Hatami Samira, Mirsepassi Zahra, Sedighnia Azadeh, Tehranidoost Mehdi, Masoomi Maryam, Sharifi Vandad
Department of Psychology, School of Education and Psychology, Islamic Azad University, Kurdistan, Iran.
Department of Psychiatry, School of Medicine, Tehran University of Medical Sciences, Tehran, Iran.
Basic Clin Neurosci. 2021 Jul-Aug;12(4):551-562. doi: 10.32598/bcn.2021.3112.1. Epub 2021 Jul 1.
Cognitive Remediation Therapy (CRT) is used to improve cognitive functioning in patients with Schizophrenia Spectrum Disorders (SSDs). Most of the previous studies had incorporated a long rehabilitation program. This study aimed to evaluate the effects of a short and easy to implement computer-based CRT on cognitive performance in patients with SSDs using a randomized controlled trial design.
Sixty-Two patients with SSDs were enrolled in Roozbeh Hospital (Tehran City, Iran); they were randomized to either receive a CRT program added to the standard pharmacological treatment (n=31) or the standard treatment alone (n=31). The remediation consisted of 10 sessions of CRT provided 2-3 times a week applying the Cogpack software. The cognitive performance was assessed in attention, memory, and executive functions before and after the intervention using the respective tests of the Cambridge Neuropsychological Test Automated Battery (CANTAB).

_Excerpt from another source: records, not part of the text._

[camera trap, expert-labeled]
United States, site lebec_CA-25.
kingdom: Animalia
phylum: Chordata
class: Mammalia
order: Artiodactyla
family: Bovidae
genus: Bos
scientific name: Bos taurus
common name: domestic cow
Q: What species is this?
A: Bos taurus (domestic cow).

This study did not demonstrate any significant improvement in attention and executive function between the experimental and control group. However, we observed modest improvements in some aspects of visual memory (first trial memory score, F=9.152, P<0.001, Cohen's d=0.40; mean errors to success, F=6.991, P=0.011, Cohen's d=0.14; stages completed on the first trial, F=7.155, P=0. 010, Cohen's d=0.71; total errors, F=5.730, P=0.020, Cohen's d=0.53).

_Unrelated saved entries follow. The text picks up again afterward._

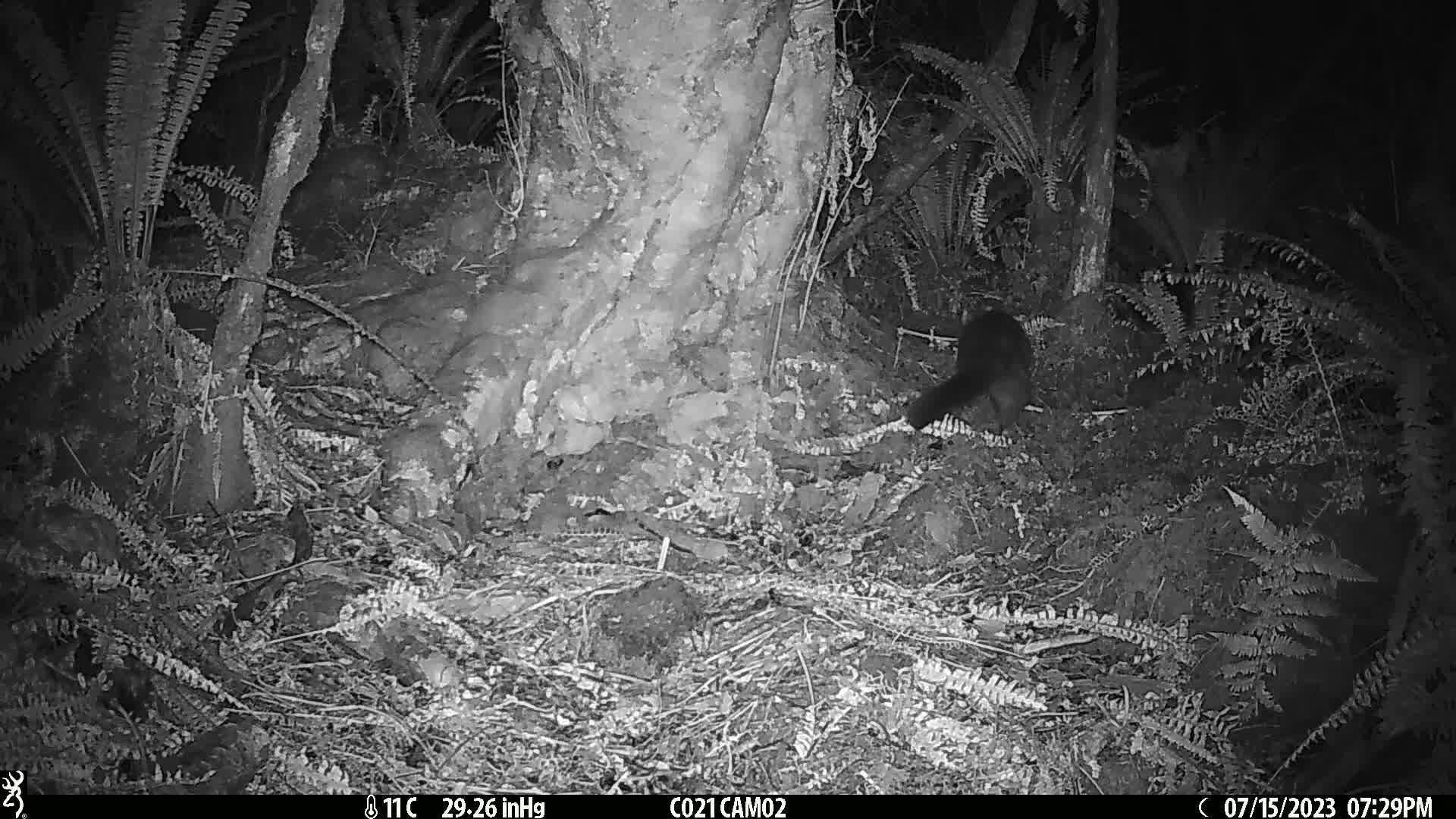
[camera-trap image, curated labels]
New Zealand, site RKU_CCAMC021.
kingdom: Animalia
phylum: Chordata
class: Mammalia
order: Diprotodontia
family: Phalangeridae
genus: Trichosurus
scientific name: Trichosurus vulpecula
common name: common brushtail possum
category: possum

We observed only modest improvements in the patients' cognitive functioning after a short course of CRT. The short duration of the training and lack of a comprehensive rehabilitation plan may explain the obtained findings.
认知康复治疗(CRT)用于改善精神分裂症谱系障碍(SSD)患者的认知功能。此前的大多数研究都纳入了长期康复计划。本研究旨在采用随机对照试验设计,评估一种简短且易于实施的基于计算机的CRT对SSD患者认知表现的影响。
62例SSD患者入选鲁兹贝赫医院(伊朗德黑兰市);他们被随机分为两组,一组接受在标准药物治疗基础上加用CRT计划(n = 31),另一组仅接受标准治疗(n = 31)。康复治疗包括使用Cogpack软件,每周进行2 - 3次,共10节CRT课程。干预前后使用剑桥神经心理测试自动成套系统(CANTAB)的相应测试评估注意力、记忆力和执行功能方面的认知表现。
本研究未显示实验组和对照组在注意力和执行功能方面有任何显著改善。然而,我们观察到视觉记忆的某些方面有适度改善(首次试验记忆分数,F = 9.152,P < 0.001,科恩d值 = 0.40;成功前的平均错误数,F = 6.991,P = 0.011,科恩d值 = 0.14;首次试验完成的阶段数,F = 7.155,P = 0.010,科恩d值 = 0.71;总错误数,F = 5.730,P = 0.020,科恩d值 = 0.53)。
经过短期CRT治疗后,我们仅观察到患者认知功能有适度改善。训练时间短和缺乏全面的康复计划可能解释了所得到的结果。